В чем состояли эти богатства, что было в Мейерхольде кроме тех внешних чудачеств, ошарашиваний и неожиданностей, которым, казалось бы, легче всего подражать? Замечательным качеством Всеволода Эмильевича была искренность и глубокая вера художника, убежденность в правоте своего творческого решения. Оттого так поразительны и убедительны были его находки при всей спорности и парадоксальности некоторых из них. Это был уровень, про который говорится: таланту все позволено. Поэтому, если он на репетиции предлагал самое неожиданное решение, показывая какую-нибудь сцену актеру, присутствовавшим казалось: это лучшее, что можно сделать в данной сцене, — с такой внутренней верой и оправданием он это делал. Когда подобные парадоксы пытались осуществлять другие, то, неоправданные внутренне и выполненные формально, они не производили должного впечатления.

Блестящая актерская техника и вместе с тем эмоциональность, которыми Мейерхольд мастерски распоряжался, выстраивая {375} какую-либо сцену в своей постановке, покоряли свидетелей его работы и заставляли задумываться над тем, как важно для режиссера обладать именно этим актерским умением, актерским вдохновением, диктующим ему как режиссеру и мизансцены и ритмы любой сцены в спектакле.

Но не только в этих великолепных качествах проявлялась сила режиссуры Мейерхольда. Главная его сила заключалась в смелом и необычном проникновении художника в самую суть драматургического материала, его стилевых особенностей и в собственном видении воплощаемого им произведения. При этом вопрос стилистики, даже в работе над классикой, был для него неотделимым от поисков возможных стилей и лица современного советского театра. Принимая преемственность актерской школы от Ленского и Станиславского, он в развитии современной школы актерского мастерства не мог пройти мимо влияния лучших современных актеров, мимо влияния Чарли Чаплина и Михаила Чехова, которых считал гениальными актерами современности.

Мечтая о школе актерского мастерства новой формации, он как режиссер и театральный деятель-преобразователь хотел создать новый советский театр невиданных форм и в поисках этих форм начинал свои пути от истоков народных театров античности, японского и китайского театров, комедии дель арте.

В сознании ответственности своей задачи, в той смелости, решительности и непоколебимости, с которыми Мейерхольд пошел после Октябрьской революции в бой со старым обветшалым театром, — его главная, неоспоримая заслуга художника-революционера.

Но и здесь решающим фактором было его мастерство и умение, его практика, острое чувство современности.

Репетиционная работа Мейерхольда доставляла эстетическое наслаждение не только участникам этой работы.
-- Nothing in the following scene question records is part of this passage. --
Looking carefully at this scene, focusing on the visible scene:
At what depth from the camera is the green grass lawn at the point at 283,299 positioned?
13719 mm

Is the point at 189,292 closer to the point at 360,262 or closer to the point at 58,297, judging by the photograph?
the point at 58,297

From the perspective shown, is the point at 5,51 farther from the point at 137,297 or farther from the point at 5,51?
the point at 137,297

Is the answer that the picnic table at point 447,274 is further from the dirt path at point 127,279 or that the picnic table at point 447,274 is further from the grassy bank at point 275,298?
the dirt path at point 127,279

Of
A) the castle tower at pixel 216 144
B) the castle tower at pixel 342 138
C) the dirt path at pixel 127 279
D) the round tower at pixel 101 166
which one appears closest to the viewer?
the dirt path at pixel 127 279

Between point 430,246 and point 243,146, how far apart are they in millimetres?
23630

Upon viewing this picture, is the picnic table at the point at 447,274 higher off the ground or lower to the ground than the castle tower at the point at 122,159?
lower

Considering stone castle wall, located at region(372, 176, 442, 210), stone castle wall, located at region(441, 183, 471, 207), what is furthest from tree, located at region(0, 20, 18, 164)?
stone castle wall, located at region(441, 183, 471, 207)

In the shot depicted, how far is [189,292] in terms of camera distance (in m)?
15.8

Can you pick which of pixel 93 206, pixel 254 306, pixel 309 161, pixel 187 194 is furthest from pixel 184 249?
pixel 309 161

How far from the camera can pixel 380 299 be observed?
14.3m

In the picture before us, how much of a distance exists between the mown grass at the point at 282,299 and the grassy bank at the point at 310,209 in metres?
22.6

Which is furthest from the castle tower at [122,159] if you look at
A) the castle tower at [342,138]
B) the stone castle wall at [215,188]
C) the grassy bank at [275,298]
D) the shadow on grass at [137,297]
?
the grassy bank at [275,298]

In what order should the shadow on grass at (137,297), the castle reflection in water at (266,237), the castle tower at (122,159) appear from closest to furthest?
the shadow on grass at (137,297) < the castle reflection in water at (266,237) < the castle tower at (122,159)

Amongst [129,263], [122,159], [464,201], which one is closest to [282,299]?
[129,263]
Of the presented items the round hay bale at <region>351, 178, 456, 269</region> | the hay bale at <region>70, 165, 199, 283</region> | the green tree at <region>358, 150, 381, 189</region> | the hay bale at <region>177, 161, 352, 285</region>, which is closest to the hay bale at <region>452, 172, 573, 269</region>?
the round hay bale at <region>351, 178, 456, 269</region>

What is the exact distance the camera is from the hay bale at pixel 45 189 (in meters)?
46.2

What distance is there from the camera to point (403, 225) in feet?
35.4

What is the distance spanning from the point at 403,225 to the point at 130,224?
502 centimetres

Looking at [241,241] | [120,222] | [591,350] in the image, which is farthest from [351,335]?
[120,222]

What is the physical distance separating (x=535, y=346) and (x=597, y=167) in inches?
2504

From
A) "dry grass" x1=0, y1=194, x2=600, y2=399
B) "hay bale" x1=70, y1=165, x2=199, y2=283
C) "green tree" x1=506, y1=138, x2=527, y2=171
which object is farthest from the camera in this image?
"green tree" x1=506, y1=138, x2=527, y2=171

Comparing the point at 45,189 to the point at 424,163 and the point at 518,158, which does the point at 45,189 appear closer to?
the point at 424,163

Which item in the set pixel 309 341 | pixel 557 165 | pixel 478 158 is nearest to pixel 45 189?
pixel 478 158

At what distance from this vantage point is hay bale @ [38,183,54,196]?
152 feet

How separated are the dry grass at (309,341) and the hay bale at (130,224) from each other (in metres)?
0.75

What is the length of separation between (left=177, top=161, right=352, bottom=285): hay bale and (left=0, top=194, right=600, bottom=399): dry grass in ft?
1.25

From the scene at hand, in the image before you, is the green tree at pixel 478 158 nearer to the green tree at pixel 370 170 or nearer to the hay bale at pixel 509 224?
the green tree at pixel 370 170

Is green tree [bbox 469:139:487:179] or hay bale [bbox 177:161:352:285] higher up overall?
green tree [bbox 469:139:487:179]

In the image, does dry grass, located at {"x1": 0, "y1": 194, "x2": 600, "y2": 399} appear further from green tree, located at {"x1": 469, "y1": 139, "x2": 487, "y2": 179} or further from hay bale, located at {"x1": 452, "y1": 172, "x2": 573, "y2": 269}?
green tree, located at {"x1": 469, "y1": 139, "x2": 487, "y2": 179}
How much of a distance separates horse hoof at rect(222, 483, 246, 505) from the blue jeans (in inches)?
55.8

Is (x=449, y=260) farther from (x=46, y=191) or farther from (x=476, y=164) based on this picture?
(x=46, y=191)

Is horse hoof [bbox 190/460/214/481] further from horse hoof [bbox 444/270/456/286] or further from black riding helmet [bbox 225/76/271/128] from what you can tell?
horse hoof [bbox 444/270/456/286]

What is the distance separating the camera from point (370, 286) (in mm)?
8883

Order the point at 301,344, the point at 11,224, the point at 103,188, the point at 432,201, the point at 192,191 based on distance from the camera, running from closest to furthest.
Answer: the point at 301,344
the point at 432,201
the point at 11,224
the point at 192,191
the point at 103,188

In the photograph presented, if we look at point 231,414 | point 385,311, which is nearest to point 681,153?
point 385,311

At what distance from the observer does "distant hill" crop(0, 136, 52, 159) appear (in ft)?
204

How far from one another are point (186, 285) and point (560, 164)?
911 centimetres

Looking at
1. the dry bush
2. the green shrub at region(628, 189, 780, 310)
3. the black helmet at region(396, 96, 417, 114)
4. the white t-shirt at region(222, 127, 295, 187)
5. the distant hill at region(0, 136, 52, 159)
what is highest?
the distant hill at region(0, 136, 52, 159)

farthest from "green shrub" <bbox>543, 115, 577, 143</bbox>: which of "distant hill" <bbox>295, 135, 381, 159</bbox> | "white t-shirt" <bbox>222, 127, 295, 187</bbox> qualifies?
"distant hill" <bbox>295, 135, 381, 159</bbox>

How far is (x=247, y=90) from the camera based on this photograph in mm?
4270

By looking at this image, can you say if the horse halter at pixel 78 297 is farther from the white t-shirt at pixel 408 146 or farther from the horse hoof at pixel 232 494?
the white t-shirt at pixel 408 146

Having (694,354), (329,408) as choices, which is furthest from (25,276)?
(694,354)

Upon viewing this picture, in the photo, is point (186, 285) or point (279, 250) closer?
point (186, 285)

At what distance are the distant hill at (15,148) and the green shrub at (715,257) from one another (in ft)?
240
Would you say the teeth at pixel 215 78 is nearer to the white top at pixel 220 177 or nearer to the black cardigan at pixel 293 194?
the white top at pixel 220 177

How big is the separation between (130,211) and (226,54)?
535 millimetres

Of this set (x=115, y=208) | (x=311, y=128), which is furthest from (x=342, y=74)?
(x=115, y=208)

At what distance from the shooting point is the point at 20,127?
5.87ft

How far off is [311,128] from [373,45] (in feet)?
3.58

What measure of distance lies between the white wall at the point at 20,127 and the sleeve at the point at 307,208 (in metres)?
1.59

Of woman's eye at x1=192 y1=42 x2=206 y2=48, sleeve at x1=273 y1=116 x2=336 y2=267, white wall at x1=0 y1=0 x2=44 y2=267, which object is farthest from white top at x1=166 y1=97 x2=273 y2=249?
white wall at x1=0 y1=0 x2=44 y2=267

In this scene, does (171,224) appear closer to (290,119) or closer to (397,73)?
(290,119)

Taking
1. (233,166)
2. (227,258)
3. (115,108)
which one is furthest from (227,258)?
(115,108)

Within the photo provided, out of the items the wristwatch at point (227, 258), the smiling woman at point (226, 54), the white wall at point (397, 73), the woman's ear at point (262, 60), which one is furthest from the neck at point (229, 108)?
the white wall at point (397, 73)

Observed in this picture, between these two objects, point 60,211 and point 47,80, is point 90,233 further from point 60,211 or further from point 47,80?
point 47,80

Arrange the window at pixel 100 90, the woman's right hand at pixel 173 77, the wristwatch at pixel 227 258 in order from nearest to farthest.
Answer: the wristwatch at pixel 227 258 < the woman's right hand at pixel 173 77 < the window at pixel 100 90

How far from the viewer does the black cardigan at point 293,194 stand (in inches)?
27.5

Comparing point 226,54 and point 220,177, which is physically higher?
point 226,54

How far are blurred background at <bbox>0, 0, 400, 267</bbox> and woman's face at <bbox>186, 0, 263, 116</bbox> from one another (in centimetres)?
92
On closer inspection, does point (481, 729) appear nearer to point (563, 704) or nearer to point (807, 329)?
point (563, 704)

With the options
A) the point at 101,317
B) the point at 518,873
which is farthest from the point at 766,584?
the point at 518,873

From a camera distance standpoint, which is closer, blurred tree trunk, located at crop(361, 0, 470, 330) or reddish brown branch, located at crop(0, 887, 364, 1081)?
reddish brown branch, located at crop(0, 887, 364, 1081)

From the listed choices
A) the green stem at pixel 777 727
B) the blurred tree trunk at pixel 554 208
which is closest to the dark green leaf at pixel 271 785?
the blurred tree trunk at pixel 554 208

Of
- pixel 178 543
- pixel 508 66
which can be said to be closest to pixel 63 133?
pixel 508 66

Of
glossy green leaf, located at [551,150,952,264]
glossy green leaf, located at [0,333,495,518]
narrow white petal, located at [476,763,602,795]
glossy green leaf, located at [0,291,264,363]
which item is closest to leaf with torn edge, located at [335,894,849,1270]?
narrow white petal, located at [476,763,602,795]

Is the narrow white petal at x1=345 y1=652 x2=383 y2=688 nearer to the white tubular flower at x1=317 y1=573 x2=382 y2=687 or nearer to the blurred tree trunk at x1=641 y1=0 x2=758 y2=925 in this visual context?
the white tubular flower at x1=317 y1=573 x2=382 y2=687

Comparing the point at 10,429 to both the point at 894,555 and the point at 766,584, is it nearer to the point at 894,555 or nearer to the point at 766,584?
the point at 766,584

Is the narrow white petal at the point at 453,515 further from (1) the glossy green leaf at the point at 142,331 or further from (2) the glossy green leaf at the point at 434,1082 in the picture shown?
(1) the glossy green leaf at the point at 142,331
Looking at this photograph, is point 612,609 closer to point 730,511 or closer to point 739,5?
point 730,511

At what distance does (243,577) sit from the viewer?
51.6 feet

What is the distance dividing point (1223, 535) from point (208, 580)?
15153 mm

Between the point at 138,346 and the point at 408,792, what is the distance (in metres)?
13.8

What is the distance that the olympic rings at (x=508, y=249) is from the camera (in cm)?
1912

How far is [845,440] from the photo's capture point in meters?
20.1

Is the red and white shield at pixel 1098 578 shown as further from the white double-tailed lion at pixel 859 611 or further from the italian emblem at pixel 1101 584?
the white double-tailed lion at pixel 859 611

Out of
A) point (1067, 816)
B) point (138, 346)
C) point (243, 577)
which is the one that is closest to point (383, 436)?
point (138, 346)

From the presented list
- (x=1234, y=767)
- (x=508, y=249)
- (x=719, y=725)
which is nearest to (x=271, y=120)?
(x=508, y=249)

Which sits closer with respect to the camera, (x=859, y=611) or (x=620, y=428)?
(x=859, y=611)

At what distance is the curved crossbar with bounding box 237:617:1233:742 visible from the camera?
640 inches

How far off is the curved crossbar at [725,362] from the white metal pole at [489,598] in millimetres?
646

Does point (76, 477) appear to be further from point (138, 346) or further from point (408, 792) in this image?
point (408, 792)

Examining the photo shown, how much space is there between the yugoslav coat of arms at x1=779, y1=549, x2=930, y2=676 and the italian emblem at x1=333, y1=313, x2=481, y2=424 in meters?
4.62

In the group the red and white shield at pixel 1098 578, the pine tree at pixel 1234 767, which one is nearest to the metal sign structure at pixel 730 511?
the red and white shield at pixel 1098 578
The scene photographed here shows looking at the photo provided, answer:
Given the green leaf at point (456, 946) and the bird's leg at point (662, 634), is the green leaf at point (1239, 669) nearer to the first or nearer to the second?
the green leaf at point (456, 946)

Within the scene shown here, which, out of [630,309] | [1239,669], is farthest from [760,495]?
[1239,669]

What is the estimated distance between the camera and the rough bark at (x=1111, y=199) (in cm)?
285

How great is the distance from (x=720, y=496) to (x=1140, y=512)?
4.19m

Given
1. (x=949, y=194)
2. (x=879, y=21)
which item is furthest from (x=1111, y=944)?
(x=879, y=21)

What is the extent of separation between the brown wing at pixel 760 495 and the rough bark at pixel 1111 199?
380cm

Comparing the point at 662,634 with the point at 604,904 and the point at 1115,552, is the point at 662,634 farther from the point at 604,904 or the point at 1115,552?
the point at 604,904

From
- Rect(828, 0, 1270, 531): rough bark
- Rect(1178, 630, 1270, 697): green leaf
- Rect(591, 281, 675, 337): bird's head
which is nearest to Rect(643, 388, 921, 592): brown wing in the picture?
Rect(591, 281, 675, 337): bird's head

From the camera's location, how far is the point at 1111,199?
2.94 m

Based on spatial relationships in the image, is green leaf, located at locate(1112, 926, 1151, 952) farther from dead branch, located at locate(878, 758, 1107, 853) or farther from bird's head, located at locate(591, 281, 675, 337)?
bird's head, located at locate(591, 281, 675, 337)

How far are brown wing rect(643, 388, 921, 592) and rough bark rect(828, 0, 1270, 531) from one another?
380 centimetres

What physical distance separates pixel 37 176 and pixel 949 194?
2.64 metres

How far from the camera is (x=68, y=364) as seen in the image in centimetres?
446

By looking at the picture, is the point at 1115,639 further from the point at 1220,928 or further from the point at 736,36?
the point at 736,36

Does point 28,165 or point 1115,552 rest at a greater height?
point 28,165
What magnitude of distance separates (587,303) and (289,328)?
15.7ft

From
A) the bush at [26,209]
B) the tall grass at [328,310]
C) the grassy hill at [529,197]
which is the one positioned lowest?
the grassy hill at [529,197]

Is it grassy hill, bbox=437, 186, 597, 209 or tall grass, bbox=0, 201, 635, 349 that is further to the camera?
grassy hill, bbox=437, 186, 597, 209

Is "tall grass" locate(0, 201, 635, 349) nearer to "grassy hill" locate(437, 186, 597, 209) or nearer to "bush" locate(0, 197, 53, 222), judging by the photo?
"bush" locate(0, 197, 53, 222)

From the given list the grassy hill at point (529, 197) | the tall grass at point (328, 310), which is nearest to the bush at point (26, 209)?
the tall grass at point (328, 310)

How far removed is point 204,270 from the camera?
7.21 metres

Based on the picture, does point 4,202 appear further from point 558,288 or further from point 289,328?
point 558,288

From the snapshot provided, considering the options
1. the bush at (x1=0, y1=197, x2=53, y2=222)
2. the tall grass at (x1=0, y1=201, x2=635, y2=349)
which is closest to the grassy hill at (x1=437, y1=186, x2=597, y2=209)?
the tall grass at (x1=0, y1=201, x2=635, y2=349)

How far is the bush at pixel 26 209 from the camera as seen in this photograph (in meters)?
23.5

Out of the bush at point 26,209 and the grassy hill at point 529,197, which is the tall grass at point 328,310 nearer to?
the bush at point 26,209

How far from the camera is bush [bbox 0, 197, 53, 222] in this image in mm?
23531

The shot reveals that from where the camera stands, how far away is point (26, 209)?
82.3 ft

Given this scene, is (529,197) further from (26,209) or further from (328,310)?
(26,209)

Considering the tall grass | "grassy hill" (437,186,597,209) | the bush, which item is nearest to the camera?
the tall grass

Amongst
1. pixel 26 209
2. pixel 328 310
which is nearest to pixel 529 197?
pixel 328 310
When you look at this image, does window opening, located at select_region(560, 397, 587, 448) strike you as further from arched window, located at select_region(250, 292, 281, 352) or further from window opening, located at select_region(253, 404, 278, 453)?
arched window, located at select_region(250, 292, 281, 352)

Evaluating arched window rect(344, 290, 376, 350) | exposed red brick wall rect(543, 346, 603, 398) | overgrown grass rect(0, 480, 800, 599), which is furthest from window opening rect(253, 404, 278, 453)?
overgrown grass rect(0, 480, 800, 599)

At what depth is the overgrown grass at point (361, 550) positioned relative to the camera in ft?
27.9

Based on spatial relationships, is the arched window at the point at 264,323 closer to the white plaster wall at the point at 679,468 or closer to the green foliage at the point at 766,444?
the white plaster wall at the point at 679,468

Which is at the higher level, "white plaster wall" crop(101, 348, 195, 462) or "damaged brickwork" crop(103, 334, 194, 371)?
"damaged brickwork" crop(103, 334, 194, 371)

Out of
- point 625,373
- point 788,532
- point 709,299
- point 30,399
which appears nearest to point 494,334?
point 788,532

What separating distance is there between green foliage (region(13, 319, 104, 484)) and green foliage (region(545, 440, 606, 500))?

Репетиции, которые являлись как бы своего рода и спектаклями и практической школой, посещались очень многими гостями, интересовавшимися работой Мейерхольда и подчас не имевшими отношения к театру.

Репетиции бывали открыты для большинства желающих. Эти репетиции оставляли неизгладимое впечатление у всех присутствовавших на них. Воссоздать образ Мейерхольда во время работы так же трудно, как и его образ в жизни. Он был еще более неуловим и контрастен, чем на различных портретах. Скажем, хочешь вспомнить его в своем кабинете, и вдруг обнаруживаешь, что, перебирая в памяти все помещения театров и студийных мастерских, в которых с ним работал и встречался, не можешь вспомнить… ни одного кабинета.

Я вовсе не хочу утверждать, что их не было у Мейерхольда или что вообще всем надо обходиться без кабинетов. Но {376} вспомнить хотя бы один кабинет Мейерхольда я не могу, и, по-видимому, из этого следует, что чаще всего разговоры, дискуссии, беседы и встречи с Всеволодом Эмильевичем происходили вне кабинета. Зато сразу вспоминается его режиссерский стол, сконструированный, если не ошибаюсь, художником Виктором Шестаковым. Это был полустол, полумольберт, полупюпитр, полудирижерский пульт с различными хитроумно гнущимися лампами и выдвигающимися отделениями и полками, на которых располагалось все необходимое, начиная от пьес, нот, режиссерских записок, эскизов и планов сценических конструкций и выгородок до циркуля и рулетки. Но, устанавливая строгий порядок на своем пульте, увлекаясь рационализацией труда, он никак не был педантом, хотя нередко любил надевать на себя и эту маску. У него, по существу, не было определенной системы в работе и в репетициях. Каждую пьесу он сознательно репетировал по-разному, и могло показаться, что работа велась беспорядочно. Но в этой беспорядочности была всегда своя логика ведения репетиций, сознательная целесообразность работы над данной пьесой, и в этой беспорядочности вдруг выявлялись гениальные блестки его режиссерского таланта.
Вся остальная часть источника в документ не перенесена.